The crossroads of auto insurance these days is telematics, the use of an electronic device to monitor how an automobile is being driven. The device monitors where a car is and how it is being driven, and, in theory, should help separate good drivers from bad drivers.
At the Casualty Actuarial Society’s recent Ratemaking and Product Management Seminar, actuaries learned how telematics works and how well it works in the insurance industry. They were told that actuaries are critical to making telematics successful in the future.
Jim Weiss, FCAS, spoke about how ISO developed its telematics product. Jerel Cestkowski of American Family Insurance described some of the nuts-and-bolts issues in developing the infrastructure of customer service and claims that lie behind telematics. In addition, Allen Greenberg, a senior policy analyst at the U.S. Department of Transportation, described the government’s interest in telematics.

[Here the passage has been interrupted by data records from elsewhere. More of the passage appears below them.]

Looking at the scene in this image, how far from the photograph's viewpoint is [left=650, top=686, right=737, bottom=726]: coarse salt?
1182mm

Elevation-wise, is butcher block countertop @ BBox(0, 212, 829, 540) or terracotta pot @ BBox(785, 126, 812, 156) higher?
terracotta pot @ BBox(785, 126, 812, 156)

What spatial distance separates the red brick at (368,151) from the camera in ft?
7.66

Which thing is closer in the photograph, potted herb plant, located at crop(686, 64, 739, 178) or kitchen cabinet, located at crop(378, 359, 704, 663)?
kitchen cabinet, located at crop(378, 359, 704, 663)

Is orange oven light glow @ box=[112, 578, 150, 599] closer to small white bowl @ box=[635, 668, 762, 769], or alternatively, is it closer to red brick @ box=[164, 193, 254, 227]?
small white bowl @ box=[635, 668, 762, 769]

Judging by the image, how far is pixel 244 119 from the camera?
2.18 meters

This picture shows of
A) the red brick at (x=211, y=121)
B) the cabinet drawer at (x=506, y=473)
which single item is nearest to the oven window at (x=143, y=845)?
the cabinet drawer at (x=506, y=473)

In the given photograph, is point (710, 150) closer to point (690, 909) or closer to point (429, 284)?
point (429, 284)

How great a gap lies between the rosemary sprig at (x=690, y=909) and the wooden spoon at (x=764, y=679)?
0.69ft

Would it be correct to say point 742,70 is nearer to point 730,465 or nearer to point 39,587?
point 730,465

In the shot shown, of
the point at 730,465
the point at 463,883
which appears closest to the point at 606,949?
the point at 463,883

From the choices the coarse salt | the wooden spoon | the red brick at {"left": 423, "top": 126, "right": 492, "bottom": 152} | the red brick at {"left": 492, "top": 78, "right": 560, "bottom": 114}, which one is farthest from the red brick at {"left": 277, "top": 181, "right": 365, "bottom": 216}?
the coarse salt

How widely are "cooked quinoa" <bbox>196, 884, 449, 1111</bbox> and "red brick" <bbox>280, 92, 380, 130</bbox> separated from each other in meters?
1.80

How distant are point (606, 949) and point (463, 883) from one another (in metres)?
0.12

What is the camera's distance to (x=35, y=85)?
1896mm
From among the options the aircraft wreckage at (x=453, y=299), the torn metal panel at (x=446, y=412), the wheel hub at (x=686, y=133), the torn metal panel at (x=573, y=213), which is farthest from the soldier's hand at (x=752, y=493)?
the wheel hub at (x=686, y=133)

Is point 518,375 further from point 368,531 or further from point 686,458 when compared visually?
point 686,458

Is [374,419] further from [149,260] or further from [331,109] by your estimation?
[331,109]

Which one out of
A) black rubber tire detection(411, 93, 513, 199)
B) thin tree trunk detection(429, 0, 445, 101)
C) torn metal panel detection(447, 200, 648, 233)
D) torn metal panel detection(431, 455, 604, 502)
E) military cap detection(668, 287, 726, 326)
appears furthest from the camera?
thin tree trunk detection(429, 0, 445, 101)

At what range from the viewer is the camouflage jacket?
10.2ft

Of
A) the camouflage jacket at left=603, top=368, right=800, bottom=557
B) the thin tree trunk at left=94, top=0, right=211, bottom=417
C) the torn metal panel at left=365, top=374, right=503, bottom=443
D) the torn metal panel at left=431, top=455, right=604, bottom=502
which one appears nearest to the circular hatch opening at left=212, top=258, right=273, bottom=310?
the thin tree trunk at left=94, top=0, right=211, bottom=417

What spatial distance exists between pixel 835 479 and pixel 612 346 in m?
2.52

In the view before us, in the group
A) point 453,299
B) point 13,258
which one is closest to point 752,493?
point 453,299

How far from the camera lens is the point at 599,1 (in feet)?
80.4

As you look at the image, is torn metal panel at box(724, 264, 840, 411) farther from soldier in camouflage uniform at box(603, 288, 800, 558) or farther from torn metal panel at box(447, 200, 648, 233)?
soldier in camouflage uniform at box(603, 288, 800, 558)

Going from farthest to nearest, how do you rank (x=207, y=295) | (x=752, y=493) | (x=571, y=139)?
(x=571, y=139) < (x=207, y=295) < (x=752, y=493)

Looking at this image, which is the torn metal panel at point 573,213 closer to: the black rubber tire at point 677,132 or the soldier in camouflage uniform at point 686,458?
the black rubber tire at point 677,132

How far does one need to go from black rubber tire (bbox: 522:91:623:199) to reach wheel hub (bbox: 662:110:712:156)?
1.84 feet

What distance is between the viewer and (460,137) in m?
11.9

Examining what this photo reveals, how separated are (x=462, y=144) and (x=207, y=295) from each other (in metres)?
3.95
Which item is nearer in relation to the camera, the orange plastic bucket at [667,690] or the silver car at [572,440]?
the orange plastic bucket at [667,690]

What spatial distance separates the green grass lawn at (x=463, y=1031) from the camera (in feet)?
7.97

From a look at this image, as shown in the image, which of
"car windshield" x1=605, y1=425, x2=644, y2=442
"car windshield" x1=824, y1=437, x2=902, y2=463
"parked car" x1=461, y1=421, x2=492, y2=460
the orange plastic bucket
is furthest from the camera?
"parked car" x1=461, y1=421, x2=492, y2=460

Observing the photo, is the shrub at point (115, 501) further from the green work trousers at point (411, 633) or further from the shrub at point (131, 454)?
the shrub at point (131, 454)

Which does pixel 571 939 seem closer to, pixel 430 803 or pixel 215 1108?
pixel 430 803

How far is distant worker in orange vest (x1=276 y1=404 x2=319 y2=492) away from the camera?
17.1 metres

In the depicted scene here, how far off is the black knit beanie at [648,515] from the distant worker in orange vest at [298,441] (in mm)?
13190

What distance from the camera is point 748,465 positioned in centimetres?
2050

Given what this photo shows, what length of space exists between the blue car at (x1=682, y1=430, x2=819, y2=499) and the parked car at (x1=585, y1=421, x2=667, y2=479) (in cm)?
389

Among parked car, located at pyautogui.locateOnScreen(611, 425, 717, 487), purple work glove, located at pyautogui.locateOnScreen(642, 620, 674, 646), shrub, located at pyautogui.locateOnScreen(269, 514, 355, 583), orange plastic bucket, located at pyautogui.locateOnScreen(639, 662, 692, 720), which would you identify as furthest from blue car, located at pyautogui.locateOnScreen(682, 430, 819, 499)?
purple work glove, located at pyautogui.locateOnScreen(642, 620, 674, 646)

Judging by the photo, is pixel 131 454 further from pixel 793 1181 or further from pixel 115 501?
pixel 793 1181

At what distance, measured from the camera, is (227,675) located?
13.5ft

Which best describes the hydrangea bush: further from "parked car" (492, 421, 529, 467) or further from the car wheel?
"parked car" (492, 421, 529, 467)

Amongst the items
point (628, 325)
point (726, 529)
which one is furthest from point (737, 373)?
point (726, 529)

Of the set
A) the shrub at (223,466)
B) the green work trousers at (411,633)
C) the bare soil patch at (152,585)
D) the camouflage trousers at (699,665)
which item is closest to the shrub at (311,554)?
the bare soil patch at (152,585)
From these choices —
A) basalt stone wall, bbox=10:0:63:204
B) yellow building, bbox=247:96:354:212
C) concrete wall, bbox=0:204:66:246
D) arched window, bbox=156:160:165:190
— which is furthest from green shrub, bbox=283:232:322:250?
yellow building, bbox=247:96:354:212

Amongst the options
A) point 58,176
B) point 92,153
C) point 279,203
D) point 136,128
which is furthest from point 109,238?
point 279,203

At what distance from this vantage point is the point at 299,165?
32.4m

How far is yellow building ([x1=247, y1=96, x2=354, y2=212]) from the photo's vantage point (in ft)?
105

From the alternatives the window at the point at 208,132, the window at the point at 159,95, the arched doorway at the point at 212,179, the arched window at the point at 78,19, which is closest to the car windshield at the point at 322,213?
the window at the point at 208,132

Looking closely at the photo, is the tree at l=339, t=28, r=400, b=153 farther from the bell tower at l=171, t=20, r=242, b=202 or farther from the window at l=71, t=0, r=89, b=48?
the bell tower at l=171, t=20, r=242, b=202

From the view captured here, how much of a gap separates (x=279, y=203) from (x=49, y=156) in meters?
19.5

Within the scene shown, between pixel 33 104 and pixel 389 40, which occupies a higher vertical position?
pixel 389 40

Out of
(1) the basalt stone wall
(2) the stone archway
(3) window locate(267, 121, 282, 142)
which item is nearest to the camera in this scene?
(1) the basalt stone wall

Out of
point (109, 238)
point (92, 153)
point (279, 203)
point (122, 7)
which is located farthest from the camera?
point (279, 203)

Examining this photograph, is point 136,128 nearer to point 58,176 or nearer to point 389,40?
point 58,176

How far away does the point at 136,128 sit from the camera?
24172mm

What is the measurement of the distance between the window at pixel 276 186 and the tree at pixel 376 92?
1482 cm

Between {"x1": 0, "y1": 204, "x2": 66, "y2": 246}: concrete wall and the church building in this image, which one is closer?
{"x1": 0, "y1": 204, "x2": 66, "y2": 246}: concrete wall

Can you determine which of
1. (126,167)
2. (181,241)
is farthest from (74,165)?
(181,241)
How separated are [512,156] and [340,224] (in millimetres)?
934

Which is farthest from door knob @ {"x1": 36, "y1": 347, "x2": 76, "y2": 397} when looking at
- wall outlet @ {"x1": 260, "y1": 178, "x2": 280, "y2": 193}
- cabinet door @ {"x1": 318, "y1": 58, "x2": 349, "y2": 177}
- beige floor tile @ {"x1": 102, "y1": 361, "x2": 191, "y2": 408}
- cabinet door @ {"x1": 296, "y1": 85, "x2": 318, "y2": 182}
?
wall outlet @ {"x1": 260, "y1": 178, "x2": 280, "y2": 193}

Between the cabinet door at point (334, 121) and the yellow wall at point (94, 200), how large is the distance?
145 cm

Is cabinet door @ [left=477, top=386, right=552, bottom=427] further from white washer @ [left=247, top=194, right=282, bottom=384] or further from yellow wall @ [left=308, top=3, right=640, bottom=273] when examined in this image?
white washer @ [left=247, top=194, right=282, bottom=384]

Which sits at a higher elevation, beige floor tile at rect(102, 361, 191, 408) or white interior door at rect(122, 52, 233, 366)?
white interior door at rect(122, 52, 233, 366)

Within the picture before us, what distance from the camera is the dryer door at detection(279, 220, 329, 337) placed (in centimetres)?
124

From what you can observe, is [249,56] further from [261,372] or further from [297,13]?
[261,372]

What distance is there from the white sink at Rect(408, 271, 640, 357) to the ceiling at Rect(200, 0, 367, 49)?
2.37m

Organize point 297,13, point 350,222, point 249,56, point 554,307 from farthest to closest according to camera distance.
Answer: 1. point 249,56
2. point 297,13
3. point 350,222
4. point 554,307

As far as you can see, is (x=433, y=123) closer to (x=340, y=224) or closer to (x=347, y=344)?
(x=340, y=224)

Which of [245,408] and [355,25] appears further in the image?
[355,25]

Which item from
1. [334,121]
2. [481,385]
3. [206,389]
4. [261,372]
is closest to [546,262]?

It turns out that learning driving behaviors doesn’t automatically help insurers achieve business objectives, said ISO actuary Weiss. Rather, careful execution and planning are required for usage-based auto insurance (UBI) programs to be successful.
Here’s how many insurers use telematics these days: If a customer is interested, the insurer gives the customer a device called a “dongle,” which is hooked into the car’s computer systems. Typically, the dongle monitors when and where a car is driven along with the length of the trip. Some devices can monitor the speed of the car, use of seatbelts, engine temperature, and “acceleration events” — for example, speeding up and braking.
If vehicle operators are more aware of such behavioral factors, they may actually become better drivers. Weiss pointed to studies indicating crash rates fell between 20 percent and one-third in cars monitored via telematics.
But monitoring an automobile is not cheap, he said. To illustrate, Weiss cited a hypothetical example where a dongle costs about $100 and lasts three years, and it communicates with the insurer via wireless, which costs about $5 a month.
For the insurer to “break even,” the savings from better driving must offset the costs of technology and any telematics-based discounts. In Weiss’s example, the loss ratios would have to drop 22 percent to justify a permanently installed dongle.
One alternative: Move the dongle to a new vehicle every six months. That’s enough time for long-term driver behavior to improve, but at much lower cost per vehicle. Using the same assumptions, loss ratios would still have to fall 13 percent to break even, Weiss estimated — which makes the economics more workable.
For an insurer, actuaries would need to show all that work is worth it. Over the decades, actuaries have developed a powerful set of rating factors. In recent years through predictive modeling, actuaries have refined their craft even further.
Those old factors do an acceptable job — almost as good as early generations of telematics, as Weiss showed by example. In a traditional rating plan, younger drivers are a higher risk. The risk ebbs as the driver ages, then increases a bit as the driver heads past middle age.
By comparison, basic telematics track, for example, the propensity to slam on the brakes, which can be a sign of an inattentive driver. ISO found that young drivers tend to slam on the brakes often. The tendency ebbs as they get older, then increases a bit around age 60.
In other words, the telematics research affirmed the old rating factor.
At ISO, the actuary’s job became to tease out the added precision the telematics offering provided using multivariate modeling approaches. The result: Telematics gave ISO’s rating plan significant “lift,” meaning that — according to vehicles’ telematic scores — the riskiest 20 percent of operators’ expected claim costs were 10 times higher than those of the least risky 20 percent, even after the effects of a traditional rating plan were considered.
Monitoring the driver and developing the rate are important, of course, but Cestowski of American Family pointed out that telematics creates other expenses and challenges.
For example, in the areas of customer service, Cestowski said, the device opens up a new set of questions that a company’s representatives must know how to handle, questions including:
- How do you install the dongle? (The answer differs, he said, depending on the model. And company reps will have to know them all.)
- Do you share data with police? (No.)
- What data does the device monitor?
- When will I get my discount?
A company must either train its current support staff or create a new level of specialist to handle telematics questions.
“You’re going to have to invest in education and resources to handle this in your support areas,” Cestowski said.
Agents will need training, too. At companies like American Family, the agent is often the first person a customer calls. The agent will have to understand the product and its nuances.
The introduction of telematics will have an impact on marketing issues, such as should the product be used to target new customers or try to retain existing customers? And there are privacy considerations, which constitutes one of the main reasons consumers hesitate before trying a telematics product.
Even with the logistical challenges, telematics remains an insurance concept the federal government tends to favor, said U.S. Department of Transportation Analyst Greenberg.
Operating an automobile is deceptively expensive, he said, because most costs—the car itself, parking, vehicle taxes and fees—are fixed. There is little incentive to avoid using a vehicle, he said. Even high gas prices don’t make that much difference.
Telematics convert one of those fixed costs, insurance, into a variable cost. If people understand the cost-per-mile to operate a car, they drive less. That leads to a host of social benefits: fewer crashes, less congestion, less pollution and less urban sprawl.